■ **Task to carry out**:
Write out, word for word, the stretch of the text on Bangladeshi leather from "To contact the" through "nation's capital Dhaka.".

■ **Text block**:
=-=-=-=-=
If you buy leather produced in Bangladesh, odds are it came from the these conditions. There comes a time when everyone has to make the decision as what they will accept and what they cannot accept. Then, they must decide whether they will act or ignore the situation. After you have finished viewing the videos and reading the blog, it is my sincere wish that each reader will refuse to buy Bangladeshi leather particularly Hazaribagh leather. Then, if the spirit is moved, letter, emails or phone calls to local leather shops letting them know that if they sell Bangladeshi leather, you will take your business elsewhere.
To contact the Bangladeshi government:
Prime Minister's Office
Old Sangsad Bhaban
Address: Tejgaon, Dhaka-1215
Bangladesh
E-mail: info@pmo.gov.bd (link is on right-hand side of page)
A new report from Human Rights Watch exposes the horrific environmental, health, and social conditions under which 90% of Bangladesh's leather is produced, in the Hazaribagh area of the nation's capital Dhaka.
=-=-=-=-=
■ **Data rows**:
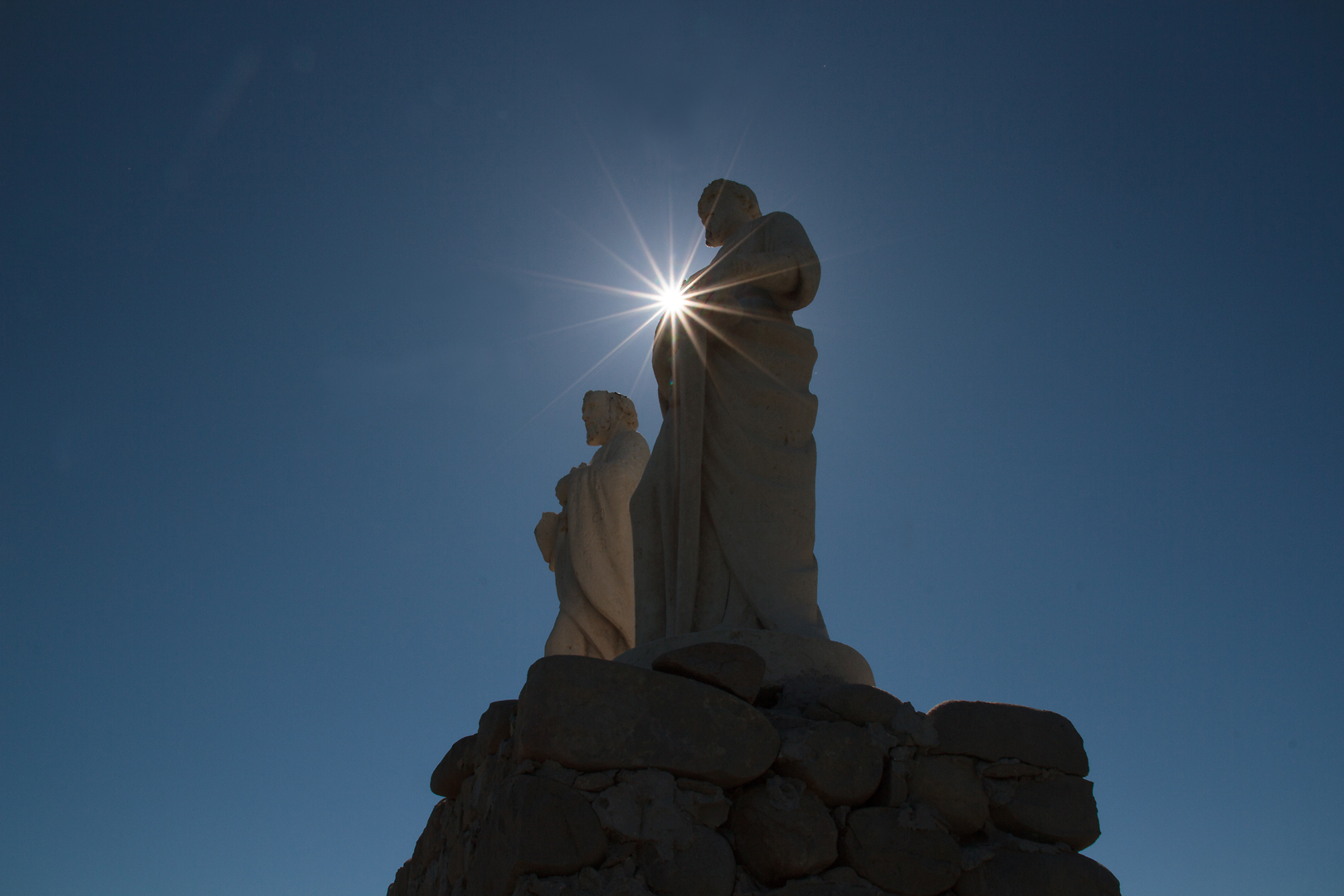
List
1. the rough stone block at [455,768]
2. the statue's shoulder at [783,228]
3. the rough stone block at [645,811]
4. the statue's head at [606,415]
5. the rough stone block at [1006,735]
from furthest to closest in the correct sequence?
the statue's head at [606,415] → the statue's shoulder at [783,228] → the rough stone block at [455,768] → the rough stone block at [1006,735] → the rough stone block at [645,811]

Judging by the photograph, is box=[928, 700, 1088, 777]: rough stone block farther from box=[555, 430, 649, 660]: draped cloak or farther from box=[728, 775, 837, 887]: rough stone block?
box=[555, 430, 649, 660]: draped cloak

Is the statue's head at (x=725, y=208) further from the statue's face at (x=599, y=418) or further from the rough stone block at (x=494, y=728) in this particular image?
the rough stone block at (x=494, y=728)

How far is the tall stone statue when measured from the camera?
3664 mm

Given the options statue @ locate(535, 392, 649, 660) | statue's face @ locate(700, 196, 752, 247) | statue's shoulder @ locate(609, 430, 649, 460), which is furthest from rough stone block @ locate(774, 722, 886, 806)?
statue's shoulder @ locate(609, 430, 649, 460)

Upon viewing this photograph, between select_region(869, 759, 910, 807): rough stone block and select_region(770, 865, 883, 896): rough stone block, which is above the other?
select_region(869, 759, 910, 807): rough stone block

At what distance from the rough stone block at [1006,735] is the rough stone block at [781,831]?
18.7 inches

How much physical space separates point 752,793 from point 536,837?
0.63m

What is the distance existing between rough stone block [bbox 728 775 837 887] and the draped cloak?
10.4ft

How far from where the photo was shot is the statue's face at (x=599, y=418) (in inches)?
253

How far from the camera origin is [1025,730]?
2.85m

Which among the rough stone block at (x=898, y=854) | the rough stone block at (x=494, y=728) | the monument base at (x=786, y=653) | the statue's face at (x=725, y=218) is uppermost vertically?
the statue's face at (x=725, y=218)

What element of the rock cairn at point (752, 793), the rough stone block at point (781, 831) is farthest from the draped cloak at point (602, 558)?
the rough stone block at point (781, 831)

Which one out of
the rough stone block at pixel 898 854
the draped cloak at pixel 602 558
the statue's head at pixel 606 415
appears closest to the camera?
the rough stone block at pixel 898 854

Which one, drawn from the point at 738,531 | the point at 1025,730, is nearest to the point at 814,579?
the point at 738,531
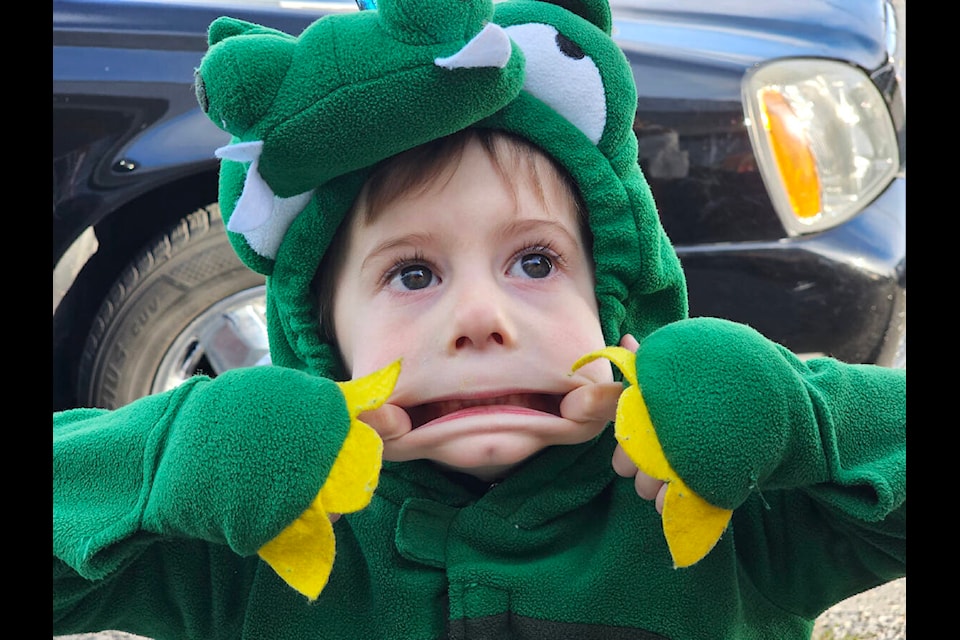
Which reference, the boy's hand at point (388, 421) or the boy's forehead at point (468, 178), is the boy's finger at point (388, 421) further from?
the boy's forehead at point (468, 178)

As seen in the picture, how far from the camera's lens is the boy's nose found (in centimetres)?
143

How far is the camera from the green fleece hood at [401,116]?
142 centimetres

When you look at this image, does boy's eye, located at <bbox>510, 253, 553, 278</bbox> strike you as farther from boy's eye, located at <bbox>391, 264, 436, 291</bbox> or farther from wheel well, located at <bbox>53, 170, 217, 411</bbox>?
wheel well, located at <bbox>53, 170, 217, 411</bbox>

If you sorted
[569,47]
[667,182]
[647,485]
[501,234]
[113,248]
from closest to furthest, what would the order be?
[647,485]
[501,234]
[569,47]
[667,182]
[113,248]

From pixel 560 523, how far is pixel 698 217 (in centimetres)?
152

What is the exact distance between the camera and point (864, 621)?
2.91 meters

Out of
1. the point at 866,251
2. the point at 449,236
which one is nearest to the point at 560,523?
the point at 449,236

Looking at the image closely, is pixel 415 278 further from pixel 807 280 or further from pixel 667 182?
pixel 807 280

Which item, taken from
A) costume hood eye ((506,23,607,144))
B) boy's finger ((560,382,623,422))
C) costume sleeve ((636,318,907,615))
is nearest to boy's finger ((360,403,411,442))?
boy's finger ((560,382,623,422))

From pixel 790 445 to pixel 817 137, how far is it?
1.87 m

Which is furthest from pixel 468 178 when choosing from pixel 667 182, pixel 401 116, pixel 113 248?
pixel 113 248

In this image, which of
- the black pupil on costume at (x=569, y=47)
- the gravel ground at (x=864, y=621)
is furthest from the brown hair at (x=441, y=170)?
the gravel ground at (x=864, y=621)

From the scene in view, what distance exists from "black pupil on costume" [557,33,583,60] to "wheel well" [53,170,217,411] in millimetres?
1601
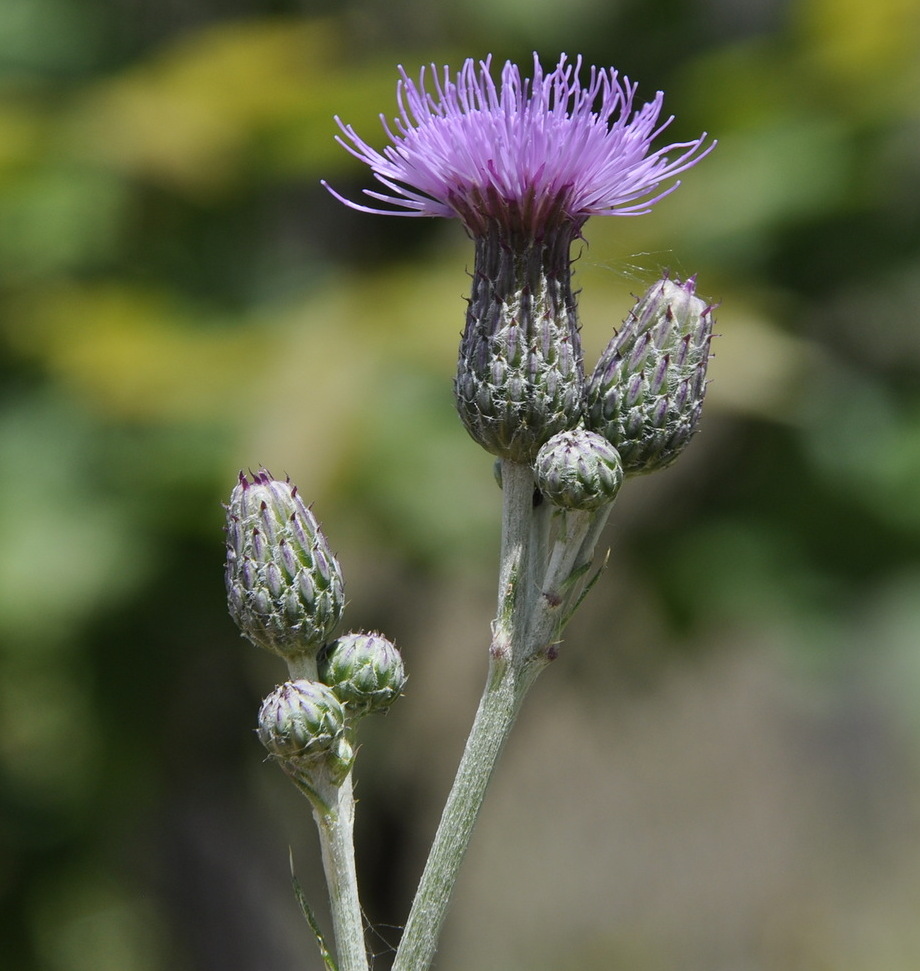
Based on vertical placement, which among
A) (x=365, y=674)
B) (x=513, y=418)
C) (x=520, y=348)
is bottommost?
(x=365, y=674)

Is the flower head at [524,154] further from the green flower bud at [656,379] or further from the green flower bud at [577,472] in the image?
the green flower bud at [577,472]

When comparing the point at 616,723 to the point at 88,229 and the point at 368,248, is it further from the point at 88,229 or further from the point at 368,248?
the point at 88,229

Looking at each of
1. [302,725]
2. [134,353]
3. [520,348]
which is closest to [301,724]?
[302,725]

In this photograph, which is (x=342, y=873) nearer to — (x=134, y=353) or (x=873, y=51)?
(x=134, y=353)

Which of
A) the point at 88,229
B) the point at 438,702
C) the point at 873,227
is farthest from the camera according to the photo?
the point at 438,702

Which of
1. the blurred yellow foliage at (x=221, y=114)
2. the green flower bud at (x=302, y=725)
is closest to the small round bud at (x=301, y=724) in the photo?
the green flower bud at (x=302, y=725)

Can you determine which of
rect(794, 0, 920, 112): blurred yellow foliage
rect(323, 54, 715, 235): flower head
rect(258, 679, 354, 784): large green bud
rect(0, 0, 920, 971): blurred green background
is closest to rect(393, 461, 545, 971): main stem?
rect(258, 679, 354, 784): large green bud

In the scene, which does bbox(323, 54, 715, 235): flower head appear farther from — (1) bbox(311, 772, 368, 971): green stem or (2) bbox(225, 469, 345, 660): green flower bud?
(1) bbox(311, 772, 368, 971): green stem

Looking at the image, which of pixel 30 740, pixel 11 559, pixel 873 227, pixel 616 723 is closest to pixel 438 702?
pixel 616 723
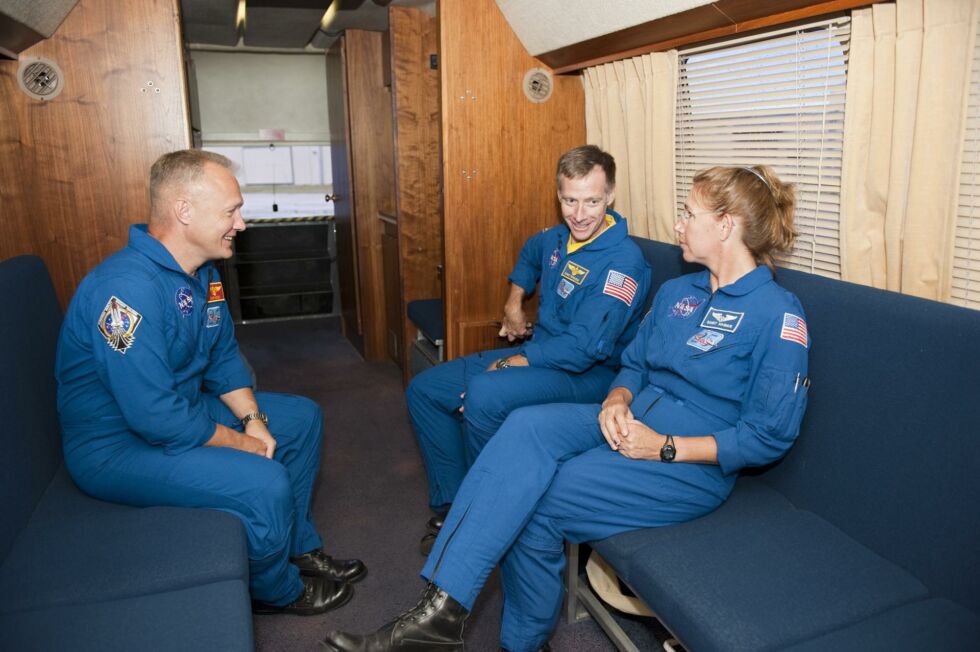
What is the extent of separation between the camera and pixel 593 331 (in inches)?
107

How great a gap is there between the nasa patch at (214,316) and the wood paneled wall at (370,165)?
2413 millimetres

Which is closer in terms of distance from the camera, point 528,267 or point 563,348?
point 563,348

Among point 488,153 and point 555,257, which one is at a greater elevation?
point 488,153

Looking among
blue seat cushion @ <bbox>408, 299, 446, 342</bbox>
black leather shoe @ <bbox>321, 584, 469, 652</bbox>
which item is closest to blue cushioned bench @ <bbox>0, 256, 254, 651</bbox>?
black leather shoe @ <bbox>321, 584, 469, 652</bbox>

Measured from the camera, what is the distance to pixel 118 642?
1467mm

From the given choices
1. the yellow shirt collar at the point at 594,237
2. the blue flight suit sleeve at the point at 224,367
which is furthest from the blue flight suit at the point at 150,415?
the yellow shirt collar at the point at 594,237

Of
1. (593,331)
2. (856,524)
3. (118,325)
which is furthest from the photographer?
(593,331)

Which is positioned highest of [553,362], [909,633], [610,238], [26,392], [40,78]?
[40,78]

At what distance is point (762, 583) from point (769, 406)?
19.1 inches

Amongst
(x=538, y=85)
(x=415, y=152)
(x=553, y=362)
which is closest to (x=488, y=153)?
(x=538, y=85)

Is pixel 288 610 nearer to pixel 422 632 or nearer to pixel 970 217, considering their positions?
pixel 422 632

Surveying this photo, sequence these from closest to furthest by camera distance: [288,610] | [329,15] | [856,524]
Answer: [856,524]
[288,610]
[329,15]

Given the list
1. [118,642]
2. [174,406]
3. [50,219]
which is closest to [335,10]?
[50,219]

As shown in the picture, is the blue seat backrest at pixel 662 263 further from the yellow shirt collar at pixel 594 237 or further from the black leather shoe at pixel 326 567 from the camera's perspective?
the black leather shoe at pixel 326 567
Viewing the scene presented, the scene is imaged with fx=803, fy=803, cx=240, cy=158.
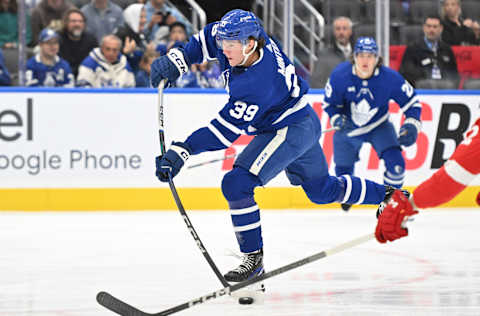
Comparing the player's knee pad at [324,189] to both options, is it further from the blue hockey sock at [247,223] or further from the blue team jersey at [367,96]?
the blue team jersey at [367,96]

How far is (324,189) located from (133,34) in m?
3.60

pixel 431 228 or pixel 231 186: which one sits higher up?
pixel 231 186

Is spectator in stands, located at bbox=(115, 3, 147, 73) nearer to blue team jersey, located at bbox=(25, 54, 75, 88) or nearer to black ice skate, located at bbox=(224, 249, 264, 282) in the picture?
blue team jersey, located at bbox=(25, 54, 75, 88)

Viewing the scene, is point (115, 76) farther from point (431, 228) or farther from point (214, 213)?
point (431, 228)

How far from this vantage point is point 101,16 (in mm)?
6738

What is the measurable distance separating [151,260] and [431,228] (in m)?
2.33

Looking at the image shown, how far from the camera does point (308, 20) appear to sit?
7.14 m

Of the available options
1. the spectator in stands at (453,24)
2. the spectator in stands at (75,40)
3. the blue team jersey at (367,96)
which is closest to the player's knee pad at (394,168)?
the blue team jersey at (367,96)

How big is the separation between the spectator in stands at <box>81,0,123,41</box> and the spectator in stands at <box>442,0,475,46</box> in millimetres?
2916

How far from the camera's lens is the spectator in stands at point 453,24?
287 inches

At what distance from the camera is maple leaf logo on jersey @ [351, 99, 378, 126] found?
6.16 m

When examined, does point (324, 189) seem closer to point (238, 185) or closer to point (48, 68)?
=-=-=-=-=
■ **Full output**:
To contact the Bangladeshi government:
Prime Minister's Office
Old Sangsad Bhaban
Address: Tejgaon, Dhaka-1215
Bangladesh
E-mail: info@pmo.gov.bd (link is on right-hand side of page)
A new report from Human Rights Watch exposes the horrific environmental, health, and social conditions under which 90% of Bangladesh's leather is produced, in the Hazaribagh area of the nation's capital Dhaka.